▶ _Work to complete_
Leave out the pictures and retype exactly the lines from the one with "running board, is" through the end of the records.

▶ _Data supplied_
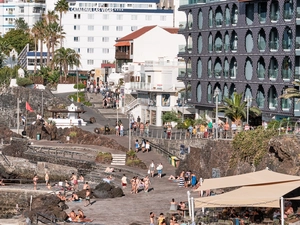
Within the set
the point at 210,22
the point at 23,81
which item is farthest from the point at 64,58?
the point at 210,22

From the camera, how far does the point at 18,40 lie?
190 m

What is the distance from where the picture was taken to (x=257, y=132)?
6725 cm

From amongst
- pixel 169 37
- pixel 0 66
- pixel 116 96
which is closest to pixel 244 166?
pixel 116 96

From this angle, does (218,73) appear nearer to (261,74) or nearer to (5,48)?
(261,74)

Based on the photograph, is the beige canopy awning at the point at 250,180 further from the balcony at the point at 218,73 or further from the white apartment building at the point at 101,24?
the white apartment building at the point at 101,24

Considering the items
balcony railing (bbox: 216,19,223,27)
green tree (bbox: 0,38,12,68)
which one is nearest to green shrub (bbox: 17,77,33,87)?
green tree (bbox: 0,38,12,68)

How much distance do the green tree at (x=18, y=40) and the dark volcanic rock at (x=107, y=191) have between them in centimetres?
11983

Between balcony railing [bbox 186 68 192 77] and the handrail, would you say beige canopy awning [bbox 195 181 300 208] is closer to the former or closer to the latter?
the handrail

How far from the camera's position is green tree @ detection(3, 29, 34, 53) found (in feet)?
615

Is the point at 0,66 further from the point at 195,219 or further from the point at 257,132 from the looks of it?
the point at 195,219

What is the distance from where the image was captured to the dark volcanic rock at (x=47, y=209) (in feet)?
189

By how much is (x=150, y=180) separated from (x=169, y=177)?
5.05 ft

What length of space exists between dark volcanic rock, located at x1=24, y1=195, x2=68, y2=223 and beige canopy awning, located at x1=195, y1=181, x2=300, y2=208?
1026 cm

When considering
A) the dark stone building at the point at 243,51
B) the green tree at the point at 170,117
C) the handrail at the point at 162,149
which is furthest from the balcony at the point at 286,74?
the green tree at the point at 170,117
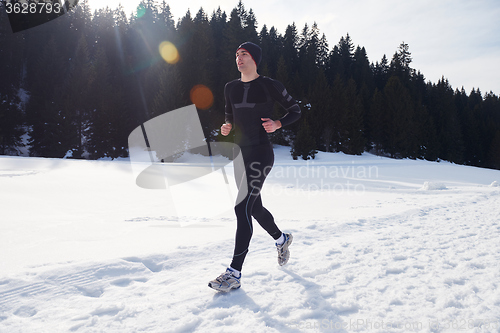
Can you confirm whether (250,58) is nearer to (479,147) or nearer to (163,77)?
(163,77)

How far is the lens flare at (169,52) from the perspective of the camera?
3494 cm

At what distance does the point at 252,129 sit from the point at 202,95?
3157 cm

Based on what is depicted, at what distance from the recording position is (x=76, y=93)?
28.7 metres

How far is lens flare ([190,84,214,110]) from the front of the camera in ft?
108

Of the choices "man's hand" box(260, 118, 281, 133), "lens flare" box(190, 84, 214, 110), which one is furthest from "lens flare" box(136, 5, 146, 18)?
"man's hand" box(260, 118, 281, 133)

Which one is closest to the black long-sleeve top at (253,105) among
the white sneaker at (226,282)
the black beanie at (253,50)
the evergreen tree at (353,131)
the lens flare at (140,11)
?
the black beanie at (253,50)

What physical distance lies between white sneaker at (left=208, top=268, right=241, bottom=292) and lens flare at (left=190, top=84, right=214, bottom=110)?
3114 cm

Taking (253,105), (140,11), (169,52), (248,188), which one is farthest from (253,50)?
(140,11)

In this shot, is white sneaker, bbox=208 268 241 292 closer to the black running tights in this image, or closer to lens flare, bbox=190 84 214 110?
the black running tights

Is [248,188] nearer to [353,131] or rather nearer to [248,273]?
[248,273]

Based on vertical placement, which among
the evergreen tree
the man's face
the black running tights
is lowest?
the black running tights

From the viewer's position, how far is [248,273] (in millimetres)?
2865

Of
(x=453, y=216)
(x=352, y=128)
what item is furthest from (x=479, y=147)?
(x=453, y=216)

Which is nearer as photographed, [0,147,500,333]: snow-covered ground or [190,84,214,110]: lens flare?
[0,147,500,333]: snow-covered ground
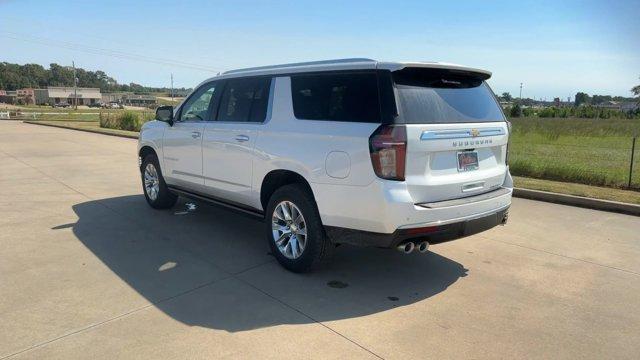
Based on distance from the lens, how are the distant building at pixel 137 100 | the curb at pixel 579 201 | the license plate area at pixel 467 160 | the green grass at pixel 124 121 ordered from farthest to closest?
the distant building at pixel 137 100 < the green grass at pixel 124 121 < the curb at pixel 579 201 < the license plate area at pixel 467 160

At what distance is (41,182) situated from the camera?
374 inches

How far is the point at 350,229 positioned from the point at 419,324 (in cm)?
94

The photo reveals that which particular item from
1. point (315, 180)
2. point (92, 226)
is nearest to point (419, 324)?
point (315, 180)

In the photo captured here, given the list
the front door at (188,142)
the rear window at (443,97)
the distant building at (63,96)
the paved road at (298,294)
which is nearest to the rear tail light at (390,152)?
the rear window at (443,97)

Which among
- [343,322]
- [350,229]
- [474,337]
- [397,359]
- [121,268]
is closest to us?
[397,359]

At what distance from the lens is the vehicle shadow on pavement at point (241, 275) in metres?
3.79

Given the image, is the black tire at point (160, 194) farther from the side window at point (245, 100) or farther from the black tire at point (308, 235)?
the black tire at point (308, 235)

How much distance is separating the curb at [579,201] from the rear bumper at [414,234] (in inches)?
170

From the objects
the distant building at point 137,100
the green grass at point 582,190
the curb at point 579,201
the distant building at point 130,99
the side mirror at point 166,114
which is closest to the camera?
the side mirror at point 166,114

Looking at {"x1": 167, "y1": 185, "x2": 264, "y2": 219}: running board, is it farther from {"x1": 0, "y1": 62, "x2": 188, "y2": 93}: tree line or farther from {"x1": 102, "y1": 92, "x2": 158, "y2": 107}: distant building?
{"x1": 0, "y1": 62, "x2": 188, "y2": 93}: tree line

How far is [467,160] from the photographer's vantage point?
13.7 feet

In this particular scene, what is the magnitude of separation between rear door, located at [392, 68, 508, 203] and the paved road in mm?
965

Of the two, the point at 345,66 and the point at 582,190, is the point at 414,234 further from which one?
the point at 582,190

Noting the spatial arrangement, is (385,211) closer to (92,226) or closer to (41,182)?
(92,226)
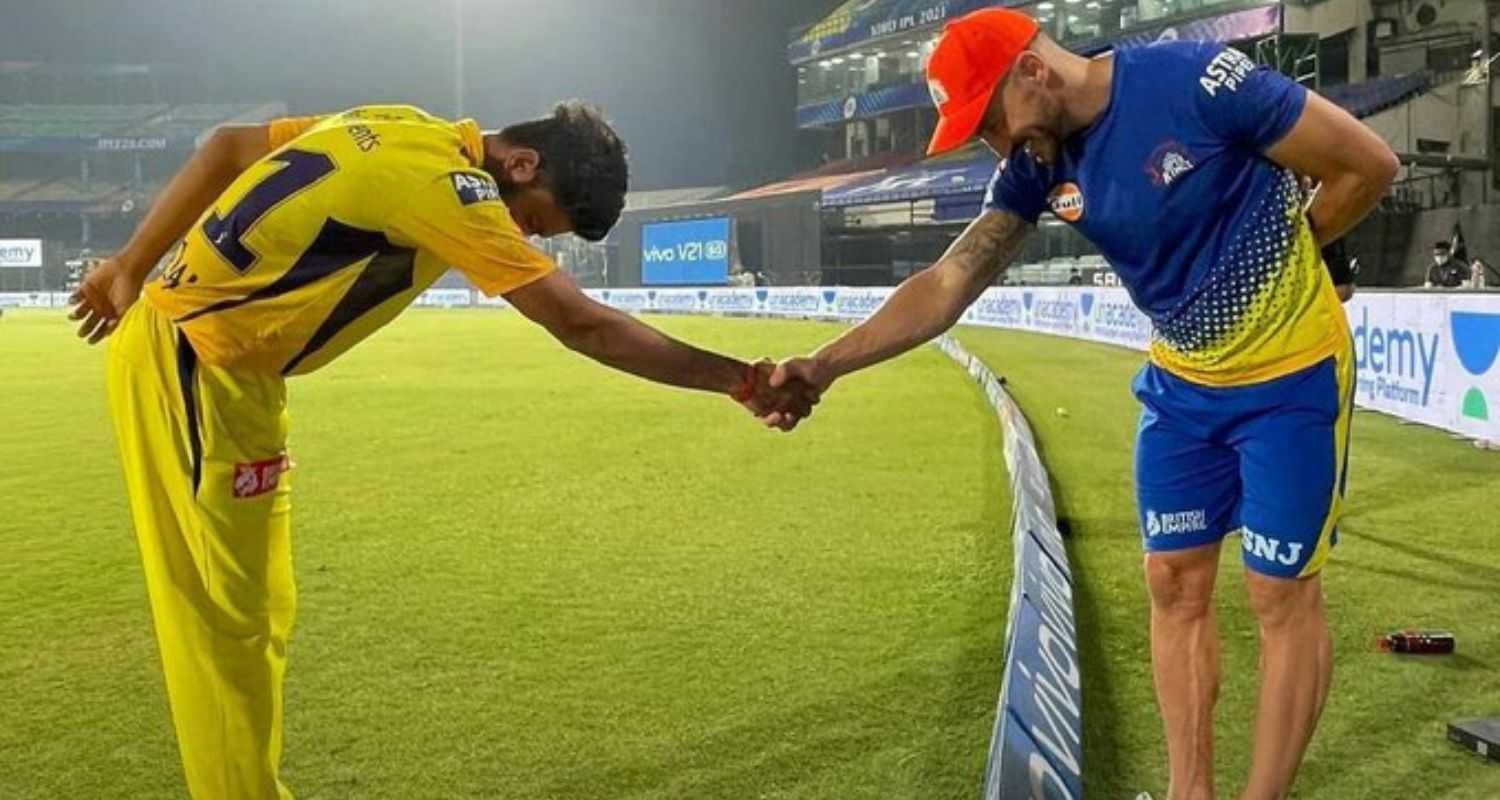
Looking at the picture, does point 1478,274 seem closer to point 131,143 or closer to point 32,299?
point 32,299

▶ _Task output_
Looking at {"x1": 167, "y1": 185, "x2": 264, "y2": 219}: running board, is it farther from {"x1": 0, "y1": 62, "x2": 188, "y2": 93}: tree line or farther from {"x1": 102, "y1": 92, "x2": 158, "y2": 107}: distant building?
{"x1": 0, "y1": 62, "x2": 188, "y2": 93}: tree line

How far is [467,160] from the photographer's vantage point?
13.7 feet

In this particular scene, what is the magnitude of separation between rear door, located at [392, 68, 508, 203] and the paved road in mm?
965

Of the two, the point at 345,66 and the point at 582,190, is the point at 414,234 further from which one?
the point at 582,190

Noting the spatial arrangement, is (385,211) closer to (92,226) or closer to (41,182)?
(92,226)
Looking at the picture, does point 1478,274 seem closer to point 131,143 or closer to point 32,299?
point 32,299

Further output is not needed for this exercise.